Paper · arXiv 2309.08589 · Published September 15, 2023
Chain-of-Thought and Reasoning MethodsReward Models

Large language models have astounded the world with fascinating new capabilities. However, they currently lack the ability to teach themselves new skills, relying instead on large amounts of human-generated training data. We introduce SECToR (Self-Education via Chain-of-Thought Reasoning), a proof-of-concept demonstration that language models can teach themselves new skills using chainof-thought reasoning. During the self-learning loop, SECToR asks models to solve addition problems using chain-of-thought reasoning before training the next version of the model to solve those same problems directly without using such reasoning. This process often results in an improved model which can, when again augmented with chain-of-thought reasoning, solve even harder problems than the original model, allowing the self-learning loop to continue. Language models trained via SECToR autonomously learn to add up to 29-digit numbers without access to any ground truth examples beyond an initial supervised fine-tuning phase consisting only of numbers with 6 or fewer digits. Our central hypothesis is that chain-of-thought reasoning can act as a policy improvement operator, similarly to how Monte-Carlo Tree Search is used in AlphaZero (Silver et al., 2017).

Introduction. Large language models are currently trained on vast corpora of human-generated data (Vaswani et al., 2023; Devlin et al., 2019; Radford et al., 2019; Brown et al., 2020; Chowdhery et al., 2022; Touvron et al., 2023). While large language models have demonstrated many surprising capabilities, the possibility of reaching superhuman performance is a challenging proposition when training solely on existing data. In this paper, we ask whether large language models can autonomously teach themselves new skills rather than solely depending on the availability of suitable data. A positive answer to this question would open the door to a tantalizing possibility. Although the discovery of scaling laws (Kaplan et al., 2020; Hoffmann et al., 2022) for language models has created much excitement for training increasingly larger language models, these models have already consumed a significant fraction of the high-quality (textual) data on the internet.
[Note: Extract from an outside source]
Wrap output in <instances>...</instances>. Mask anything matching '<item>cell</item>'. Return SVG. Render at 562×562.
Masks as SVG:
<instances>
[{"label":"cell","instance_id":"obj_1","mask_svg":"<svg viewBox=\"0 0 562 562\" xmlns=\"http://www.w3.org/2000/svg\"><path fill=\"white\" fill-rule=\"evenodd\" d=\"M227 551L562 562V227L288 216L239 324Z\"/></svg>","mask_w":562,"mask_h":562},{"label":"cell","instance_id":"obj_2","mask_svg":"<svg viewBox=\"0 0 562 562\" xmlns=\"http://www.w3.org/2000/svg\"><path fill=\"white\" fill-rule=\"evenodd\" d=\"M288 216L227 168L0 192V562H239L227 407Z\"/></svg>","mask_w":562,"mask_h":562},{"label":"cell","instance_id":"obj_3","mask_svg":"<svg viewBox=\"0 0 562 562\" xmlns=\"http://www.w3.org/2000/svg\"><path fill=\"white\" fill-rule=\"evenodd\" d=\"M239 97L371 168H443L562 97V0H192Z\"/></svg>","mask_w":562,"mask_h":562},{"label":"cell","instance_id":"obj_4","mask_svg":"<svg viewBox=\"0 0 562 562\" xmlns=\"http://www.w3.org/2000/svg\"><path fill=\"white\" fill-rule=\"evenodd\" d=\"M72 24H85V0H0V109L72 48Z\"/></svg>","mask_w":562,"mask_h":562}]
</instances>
Discussion / Conclusion. We demonstrate that chain-of-thought reasoning can serve as a policy improvement operator and show a proof-of-concept demonstration that language models can teach themselves addition. In contrast to prior efforts in which self-improvement fails after only a few steps at most, models trained with SECToR manage to stay on pace for over twenty steps. Nevertheless, numerous avenues remain unexplored in the context of self-learning with language models. Limitations. While SECToR demonstrates the possibility of self-learning in addition with language models, it is far from showing that models can self-learn in general. A natural question is whether methods like SECToR can generalize to more complex tasks, such as multiplication or perhaps even general mathematics or programming. Secondly, models trained with SECToR do not improve forever. We speculate that a larger model, or a stronger consistency check, might allow for the models to continue improving beyond 29 digits.